Task statement: In the Python lesson notes below, rewrite the exercise that begins "Ask the user to enter numbers" as a short bulleted list that keeps its main facts.

Document segment:

———

# Agenda

1. Comprehensions
2. Sorting (and key functions)
3. Modules

In [1]:
numbers = range(10)

output = []

for one_number in numbers:
    output.append(one_number ** 2)
    
output

[0, 1, 4, 9, 16, 25, 36, 49, 64, 81]

In [3]:
output = [one_number ** 2 for one_number in numbers]

In [4]:
output

[0, 1, 4, 9, 16, 25, 36, 49, 64, 81]

In [5]:
[one_number ** 2             # expression -- SELECT
 for one_number in numbers]  # iteration  -- FROM 

[0, 1, 4, 9, 16, 25, 36, 49, 64, 81]

In [6]:
mylist = ['abcd', 'efghi', 'jk']

'*'.join(mylist)

'abcd*efghi*jk'

In [8]:
mylist = [10, 20, 30]

'*'.join(mylist)  # can't run str.join on a list of ints, just a list of strings

TypeError: sequence item 0: expected str instance, int found

In [9]:
mylist = [10, 20, 30]

'*'.join([str(one_item)
          for one_item in mylist])

'10*20*30'

# Exercises: Comprehensions

1. Ask the user to enter a sentence. Using a list comprehension and `str.capitalize`, print the input with every word capitalized. (Just like `str.title` would do, but without using it.)

2. Ask the user to enter numbers, separated by spaces. (We will get a single string.) Use a comprehension to sum the numbers. You can use the builtin `sum` function, which expects to get a list of integers.

———

The data:
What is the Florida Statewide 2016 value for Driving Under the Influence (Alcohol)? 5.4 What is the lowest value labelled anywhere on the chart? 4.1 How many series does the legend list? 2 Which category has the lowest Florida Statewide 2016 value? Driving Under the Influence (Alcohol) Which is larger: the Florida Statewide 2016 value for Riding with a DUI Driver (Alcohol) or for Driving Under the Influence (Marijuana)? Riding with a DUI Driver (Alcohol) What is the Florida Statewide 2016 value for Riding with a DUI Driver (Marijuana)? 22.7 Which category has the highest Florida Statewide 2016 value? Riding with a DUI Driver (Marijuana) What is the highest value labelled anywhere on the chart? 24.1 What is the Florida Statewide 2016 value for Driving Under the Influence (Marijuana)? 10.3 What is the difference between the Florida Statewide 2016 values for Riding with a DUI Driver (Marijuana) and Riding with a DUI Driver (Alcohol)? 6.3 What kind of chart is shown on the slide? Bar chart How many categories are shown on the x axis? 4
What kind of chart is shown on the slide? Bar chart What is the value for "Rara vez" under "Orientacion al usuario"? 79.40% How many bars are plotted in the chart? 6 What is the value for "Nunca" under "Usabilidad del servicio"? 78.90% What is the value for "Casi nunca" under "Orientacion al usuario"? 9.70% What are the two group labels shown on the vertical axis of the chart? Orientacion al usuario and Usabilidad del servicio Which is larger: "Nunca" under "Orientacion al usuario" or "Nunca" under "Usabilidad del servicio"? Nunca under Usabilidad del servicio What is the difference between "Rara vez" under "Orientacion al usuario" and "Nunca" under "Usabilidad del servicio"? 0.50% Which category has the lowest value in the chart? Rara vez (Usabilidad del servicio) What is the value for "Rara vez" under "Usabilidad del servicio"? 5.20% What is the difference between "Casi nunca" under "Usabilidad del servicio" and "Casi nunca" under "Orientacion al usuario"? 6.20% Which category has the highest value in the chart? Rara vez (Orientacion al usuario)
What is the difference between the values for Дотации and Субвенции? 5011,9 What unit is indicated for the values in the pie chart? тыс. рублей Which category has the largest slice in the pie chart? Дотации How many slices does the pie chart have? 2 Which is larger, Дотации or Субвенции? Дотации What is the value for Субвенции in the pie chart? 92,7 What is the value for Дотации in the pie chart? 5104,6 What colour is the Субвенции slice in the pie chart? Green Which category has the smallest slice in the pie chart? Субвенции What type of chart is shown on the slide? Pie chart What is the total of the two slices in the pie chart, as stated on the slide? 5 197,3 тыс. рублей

———

Result for this task:
- Prompt the user for numbers separated by spaces. The input arrives as a single string.
- Use a comprehension to sum the numbers.
- The builtin `sum` function may be used. It expects a list of integers.